Figure 4.. Separation-of-function systems to study HR and FP functions.
Three separation-of-function systems to dissect the individual contributions of HR and FP pathways have been described (Feng and Jasin 2017).
Figure 5.
Figure 5.. Context-dependent requirement for HR versus FP for cell survival.

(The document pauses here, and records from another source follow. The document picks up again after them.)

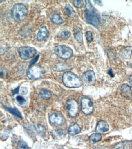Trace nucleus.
Listing matches in <instances>:
<instances>
[{
    "label": "nucleus",
    "mask_w": 132,
    "mask_h": 149,
    "mask_svg": "<svg viewBox=\"0 0 132 149\" xmlns=\"http://www.w3.org/2000/svg\"><path fill=\"white\" fill-rule=\"evenodd\" d=\"M62 79L64 84L70 88H79L82 85L81 79L71 72H66L63 74Z\"/></svg>",
    "instance_id": "obj_1"
},
{
    "label": "nucleus",
    "mask_w": 132,
    "mask_h": 149,
    "mask_svg": "<svg viewBox=\"0 0 132 149\" xmlns=\"http://www.w3.org/2000/svg\"><path fill=\"white\" fill-rule=\"evenodd\" d=\"M28 15V9L22 4H15L12 9V17L16 22H22Z\"/></svg>",
    "instance_id": "obj_2"
},
{
    "label": "nucleus",
    "mask_w": 132,
    "mask_h": 149,
    "mask_svg": "<svg viewBox=\"0 0 132 149\" xmlns=\"http://www.w3.org/2000/svg\"><path fill=\"white\" fill-rule=\"evenodd\" d=\"M87 7L85 10V17L86 22L93 26H97L100 23V18L96 10L93 8Z\"/></svg>",
    "instance_id": "obj_3"
},
{
    "label": "nucleus",
    "mask_w": 132,
    "mask_h": 149,
    "mask_svg": "<svg viewBox=\"0 0 132 149\" xmlns=\"http://www.w3.org/2000/svg\"><path fill=\"white\" fill-rule=\"evenodd\" d=\"M56 54L60 58L67 59L73 56V50L71 48L66 45H59L55 49Z\"/></svg>",
    "instance_id": "obj_4"
},
{
    "label": "nucleus",
    "mask_w": 132,
    "mask_h": 149,
    "mask_svg": "<svg viewBox=\"0 0 132 149\" xmlns=\"http://www.w3.org/2000/svg\"><path fill=\"white\" fill-rule=\"evenodd\" d=\"M18 53L21 59H29L34 56L37 53V51L34 48L26 46V47H22L19 48Z\"/></svg>",
    "instance_id": "obj_5"
},
{
    "label": "nucleus",
    "mask_w": 132,
    "mask_h": 149,
    "mask_svg": "<svg viewBox=\"0 0 132 149\" xmlns=\"http://www.w3.org/2000/svg\"><path fill=\"white\" fill-rule=\"evenodd\" d=\"M43 70L40 66H32L27 72V77L30 79H37L40 78L43 75Z\"/></svg>",
    "instance_id": "obj_6"
},
{
    "label": "nucleus",
    "mask_w": 132,
    "mask_h": 149,
    "mask_svg": "<svg viewBox=\"0 0 132 149\" xmlns=\"http://www.w3.org/2000/svg\"><path fill=\"white\" fill-rule=\"evenodd\" d=\"M82 111L86 115H89L93 113L94 107L92 102L89 98L84 97L81 100Z\"/></svg>",
    "instance_id": "obj_7"
},
{
    "label": "nucleus",
    "mask_w": 132,
    "mask_h": 149,
    "mask_svg": "<svg viewBox=\"0 0 132 149\" xmlns=\"http://www.w3.org/2000/svg\"><path fill=\"white\" fill-rule=\"evenodd\" d=\"M67 110L71 117H74L79 113V105L75 100H70L67 103Z\"/></svg>",
    "instance_id": "obj_8"
},
{
    "label": "nucleus",
    "mask_w": 132,
    "mask_h": 149,
    "mask_svg": "<svg viewBox=\"0 0 132 149\" xmlns=\"http://www.w3.org/2000/svg\"><path fill=\"white\" fill-rule=\"evenodd\" d=\"M49 121L55 126L62 125L65 122L64 117L59 113H53L49 116Z\"/></svg>",
    "instance_id": "obj_9"
},
{
    "label": "nucleus",
    "mask_w": 132,
    "mask_h": 149,
    "mask_svg": "<svg viewBox=\"0 0 132 149\" xmlns=\"http://www.w3.org/2000/svg\"><path fill=\"white\" fill-rule=\"evenodd\" d=\"M82 80L88 85L92 86L96 83V75L93 70H88L82 74Z\"/></svg>",
    "instance_id": "obj_10"
},
{
    "label": "nucleus",
    "mask_w": 132,
    "mask_h": 149,
    "mask_svg": "<svg viewBox=\"0 0 132 149\" xmlns=\"http://www.w3.org/2000/svg\"><path fill=\"white\" fill-rule=\"evenodd\" d=\"M121 94L124 97L132 101V87L127 84H123L121 88Z\"/></svg>",
    "instance_id": "obj_11"
},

Differential requirements for HR and FP are observed to reach the threshold of cell viability in different contexts of BRCA2 deficiency, as highlighted in the dashed blue boxes. BRCA2 loss alone (untreated or with chemotherapy) (red arrows) is shown as a baseline for comparison to BRCA2 loss with the indicated additional genetic alterations (black arrows). (A) Nontransformed mammary epithelial cells MCF10A do not survive BRCA2 loss. Restoration of HR, but not FP, re-establishes cell viability. p53 loss fails to suppress apoptosis and only partially rescues cell proliferation. (B) In mouse ES cells, FP restoration is sufficient to rescue cell survival after BRCA2 loss. These cells may have a higher tolerance to DNA damage than MCF10A cells due to a compromised p53 response. (C) In BRCA2-deficient tumor cells, FP is also sufficient to overcome the viability threshold to confer chemoresistance. Presumably, these cells have evolved to survive BRCA2 loss and aberrantly proliferate (purple face) and thus may have a higher tolerance to DNA damage.